Records shown -
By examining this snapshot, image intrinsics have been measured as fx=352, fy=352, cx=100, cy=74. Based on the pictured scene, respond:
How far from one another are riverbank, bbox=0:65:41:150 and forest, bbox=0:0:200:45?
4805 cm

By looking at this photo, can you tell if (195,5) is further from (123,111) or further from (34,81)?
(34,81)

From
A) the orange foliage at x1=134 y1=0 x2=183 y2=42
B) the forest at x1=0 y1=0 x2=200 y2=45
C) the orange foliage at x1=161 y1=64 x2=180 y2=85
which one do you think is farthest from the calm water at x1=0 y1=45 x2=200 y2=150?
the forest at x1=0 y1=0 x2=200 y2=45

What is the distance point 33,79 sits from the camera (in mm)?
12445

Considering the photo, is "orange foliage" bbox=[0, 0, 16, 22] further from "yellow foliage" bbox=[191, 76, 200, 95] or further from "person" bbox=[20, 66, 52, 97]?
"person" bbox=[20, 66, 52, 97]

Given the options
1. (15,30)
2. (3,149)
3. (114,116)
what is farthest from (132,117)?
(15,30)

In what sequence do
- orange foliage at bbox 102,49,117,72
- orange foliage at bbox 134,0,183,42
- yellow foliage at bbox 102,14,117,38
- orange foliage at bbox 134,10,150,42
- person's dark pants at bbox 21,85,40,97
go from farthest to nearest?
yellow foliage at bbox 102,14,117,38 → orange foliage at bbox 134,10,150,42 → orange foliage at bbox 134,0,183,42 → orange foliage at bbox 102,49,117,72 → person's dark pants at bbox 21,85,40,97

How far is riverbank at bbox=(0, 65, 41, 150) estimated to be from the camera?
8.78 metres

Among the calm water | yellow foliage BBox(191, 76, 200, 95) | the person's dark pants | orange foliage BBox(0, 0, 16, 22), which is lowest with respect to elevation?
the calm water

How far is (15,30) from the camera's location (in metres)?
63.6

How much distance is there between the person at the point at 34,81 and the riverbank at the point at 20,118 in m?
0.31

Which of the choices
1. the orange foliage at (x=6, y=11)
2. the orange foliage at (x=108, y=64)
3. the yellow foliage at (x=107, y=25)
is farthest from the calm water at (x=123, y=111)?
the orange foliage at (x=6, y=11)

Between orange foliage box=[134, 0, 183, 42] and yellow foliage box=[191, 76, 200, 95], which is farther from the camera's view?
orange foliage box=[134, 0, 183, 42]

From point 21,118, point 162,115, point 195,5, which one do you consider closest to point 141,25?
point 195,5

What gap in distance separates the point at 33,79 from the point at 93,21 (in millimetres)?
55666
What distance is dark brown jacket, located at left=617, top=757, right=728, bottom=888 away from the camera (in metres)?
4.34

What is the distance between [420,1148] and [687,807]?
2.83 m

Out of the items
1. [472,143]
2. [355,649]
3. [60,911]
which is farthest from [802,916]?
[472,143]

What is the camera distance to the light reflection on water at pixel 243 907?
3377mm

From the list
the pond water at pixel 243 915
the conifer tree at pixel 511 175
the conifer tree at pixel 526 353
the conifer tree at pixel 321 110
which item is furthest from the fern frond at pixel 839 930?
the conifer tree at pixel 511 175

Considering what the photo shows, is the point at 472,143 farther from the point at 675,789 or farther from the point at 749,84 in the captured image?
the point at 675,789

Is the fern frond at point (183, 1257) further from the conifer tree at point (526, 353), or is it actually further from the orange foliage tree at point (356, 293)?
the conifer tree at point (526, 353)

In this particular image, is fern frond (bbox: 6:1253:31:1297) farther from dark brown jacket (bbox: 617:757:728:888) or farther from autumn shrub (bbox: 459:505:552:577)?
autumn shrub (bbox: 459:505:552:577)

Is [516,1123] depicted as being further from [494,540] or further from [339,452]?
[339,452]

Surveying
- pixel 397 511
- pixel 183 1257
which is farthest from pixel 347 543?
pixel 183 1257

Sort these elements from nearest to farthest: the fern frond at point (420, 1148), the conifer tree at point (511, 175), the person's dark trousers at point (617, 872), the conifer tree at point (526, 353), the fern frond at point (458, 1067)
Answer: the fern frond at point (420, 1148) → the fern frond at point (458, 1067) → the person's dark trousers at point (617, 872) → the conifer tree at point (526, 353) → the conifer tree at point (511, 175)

Your objective - Write out the rows again word for word, from the line containing "In this particular" through the end of the rows, including both.

Solution below -
In this particular image, is fern frond (bbox: 6:1253:31:1297) farther from dark brown jacket (bbox: 617:757:728:888) or farther from autumn shrub (bbox: 459:505:552:577)?
autumn shrub (bbox: 459:505:552:577)

Is [516,1123] depicted as being further from [494,540] or further from [339,452]?
[339,452]

Surveying
- pixel 397 511
- pixel 183 1257
which is farthest from pixel 347 543?
pixel 183 1257

Sort these elements from nearest to farthest: the fern frond at point (420, 1148), the conifer tree at point (511, 175), the person's dark trousers at point (617, 872), the conifer tree at point (526, 353), the fern frond at point (458, 1067)
Answer: the fern frond at point (420, 1148) → the fern frond at point (458, 1067) → the person's dark trousers at point (617, 872) → the conifer tree at point (526, 353) → the conifer tree at point (511, 175)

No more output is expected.